Mardi 14 avril 2026, Toulouse, Le Bikini
Arrivant sur une musique de music hall, créant ainsi un décalage avec ce qu’on aurait pu attendre, le groupe de rock britannique FRANZ FERDINAND débarque au Bikini pour la promotion de leur 6ème album The Human Fear sorti en 2025.

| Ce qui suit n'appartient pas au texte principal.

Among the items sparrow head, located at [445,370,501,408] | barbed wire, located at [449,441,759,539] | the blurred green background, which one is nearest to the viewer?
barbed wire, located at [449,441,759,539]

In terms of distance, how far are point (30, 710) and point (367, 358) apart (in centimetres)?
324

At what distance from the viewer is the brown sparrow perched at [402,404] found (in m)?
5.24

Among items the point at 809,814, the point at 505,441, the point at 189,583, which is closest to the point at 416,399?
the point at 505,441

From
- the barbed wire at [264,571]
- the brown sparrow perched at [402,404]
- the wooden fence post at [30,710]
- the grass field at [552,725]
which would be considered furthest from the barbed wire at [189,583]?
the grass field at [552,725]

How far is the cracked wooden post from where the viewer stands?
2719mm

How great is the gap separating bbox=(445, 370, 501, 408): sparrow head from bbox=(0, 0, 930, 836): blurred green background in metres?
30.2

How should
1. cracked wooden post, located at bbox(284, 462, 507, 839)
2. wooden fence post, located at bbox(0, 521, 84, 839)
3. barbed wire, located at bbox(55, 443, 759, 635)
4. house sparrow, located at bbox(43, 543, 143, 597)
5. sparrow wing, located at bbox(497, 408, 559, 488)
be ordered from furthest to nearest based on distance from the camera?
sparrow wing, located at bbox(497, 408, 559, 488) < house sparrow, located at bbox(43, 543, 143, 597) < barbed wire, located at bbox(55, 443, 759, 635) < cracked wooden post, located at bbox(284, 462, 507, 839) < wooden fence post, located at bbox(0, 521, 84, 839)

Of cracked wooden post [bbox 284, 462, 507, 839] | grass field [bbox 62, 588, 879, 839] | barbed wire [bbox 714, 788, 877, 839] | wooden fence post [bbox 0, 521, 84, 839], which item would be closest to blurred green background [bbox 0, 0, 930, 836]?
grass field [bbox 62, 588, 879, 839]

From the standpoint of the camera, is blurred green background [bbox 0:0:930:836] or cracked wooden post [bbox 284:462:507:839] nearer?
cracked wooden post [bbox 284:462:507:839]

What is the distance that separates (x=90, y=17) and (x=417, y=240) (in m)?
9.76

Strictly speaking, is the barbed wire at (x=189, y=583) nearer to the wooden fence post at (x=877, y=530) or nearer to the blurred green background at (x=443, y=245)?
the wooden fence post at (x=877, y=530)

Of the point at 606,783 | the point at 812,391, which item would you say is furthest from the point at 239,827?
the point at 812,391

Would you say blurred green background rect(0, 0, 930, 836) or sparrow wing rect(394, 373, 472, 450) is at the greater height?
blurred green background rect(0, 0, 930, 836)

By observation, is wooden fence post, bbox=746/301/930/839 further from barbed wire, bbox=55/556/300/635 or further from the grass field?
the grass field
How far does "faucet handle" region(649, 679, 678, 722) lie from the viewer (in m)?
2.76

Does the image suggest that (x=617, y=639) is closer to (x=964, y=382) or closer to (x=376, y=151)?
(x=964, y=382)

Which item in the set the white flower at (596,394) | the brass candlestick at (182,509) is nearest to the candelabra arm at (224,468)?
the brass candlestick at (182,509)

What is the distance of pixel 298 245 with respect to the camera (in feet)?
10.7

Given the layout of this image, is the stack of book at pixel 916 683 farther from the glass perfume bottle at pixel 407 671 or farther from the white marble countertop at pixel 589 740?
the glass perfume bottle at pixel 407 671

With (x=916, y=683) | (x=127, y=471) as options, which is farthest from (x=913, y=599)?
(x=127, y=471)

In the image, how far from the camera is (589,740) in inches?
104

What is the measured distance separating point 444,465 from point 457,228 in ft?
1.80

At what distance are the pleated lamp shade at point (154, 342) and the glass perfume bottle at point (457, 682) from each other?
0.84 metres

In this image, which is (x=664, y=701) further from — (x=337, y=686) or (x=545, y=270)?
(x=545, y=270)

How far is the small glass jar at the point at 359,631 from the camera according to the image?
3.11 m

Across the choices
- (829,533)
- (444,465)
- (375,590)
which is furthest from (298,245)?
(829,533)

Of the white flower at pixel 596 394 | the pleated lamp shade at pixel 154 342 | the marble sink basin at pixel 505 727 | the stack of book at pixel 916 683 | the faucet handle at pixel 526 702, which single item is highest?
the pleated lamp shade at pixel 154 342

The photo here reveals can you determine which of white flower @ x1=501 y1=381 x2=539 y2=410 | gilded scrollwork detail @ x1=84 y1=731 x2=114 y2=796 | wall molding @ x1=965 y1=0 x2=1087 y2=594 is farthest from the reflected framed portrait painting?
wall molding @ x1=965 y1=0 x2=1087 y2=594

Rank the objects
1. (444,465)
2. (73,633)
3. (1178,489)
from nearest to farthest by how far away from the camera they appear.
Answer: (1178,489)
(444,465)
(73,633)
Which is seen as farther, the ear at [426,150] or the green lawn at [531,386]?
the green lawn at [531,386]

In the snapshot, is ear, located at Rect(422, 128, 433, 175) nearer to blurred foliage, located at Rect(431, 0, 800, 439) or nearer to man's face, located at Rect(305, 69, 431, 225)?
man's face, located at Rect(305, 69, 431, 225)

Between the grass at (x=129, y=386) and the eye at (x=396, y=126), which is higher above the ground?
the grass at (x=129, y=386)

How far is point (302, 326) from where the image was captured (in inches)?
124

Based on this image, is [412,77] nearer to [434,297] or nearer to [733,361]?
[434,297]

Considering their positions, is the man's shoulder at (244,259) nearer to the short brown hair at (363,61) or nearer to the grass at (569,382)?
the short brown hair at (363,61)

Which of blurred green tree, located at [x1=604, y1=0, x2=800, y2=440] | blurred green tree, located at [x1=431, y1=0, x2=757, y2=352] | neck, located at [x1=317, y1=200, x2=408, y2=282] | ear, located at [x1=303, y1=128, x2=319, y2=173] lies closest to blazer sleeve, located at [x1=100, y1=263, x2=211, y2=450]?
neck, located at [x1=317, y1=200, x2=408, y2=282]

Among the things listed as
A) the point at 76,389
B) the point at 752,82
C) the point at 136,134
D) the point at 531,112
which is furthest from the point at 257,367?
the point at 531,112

Après ce petit interlude d’entrée de quelques secondes, le show attaque tambours battants avec une saturation de guitare électrique à la limite du supportable.
Les cinq musiciens originaires de Glasgow, adoptent une attitude et une garde-robe « So British » avec chaussures en cuir cirées, santiags léopard (!!!) et chemises cintrées parfaitement ajustées.
La scénographie est tout en volume avec une scène rehaussée pour la batteuse alors que les 4 musiciens sont « au sol » avec tout de même un revêtement en lino gris mis en place pour l’occasion.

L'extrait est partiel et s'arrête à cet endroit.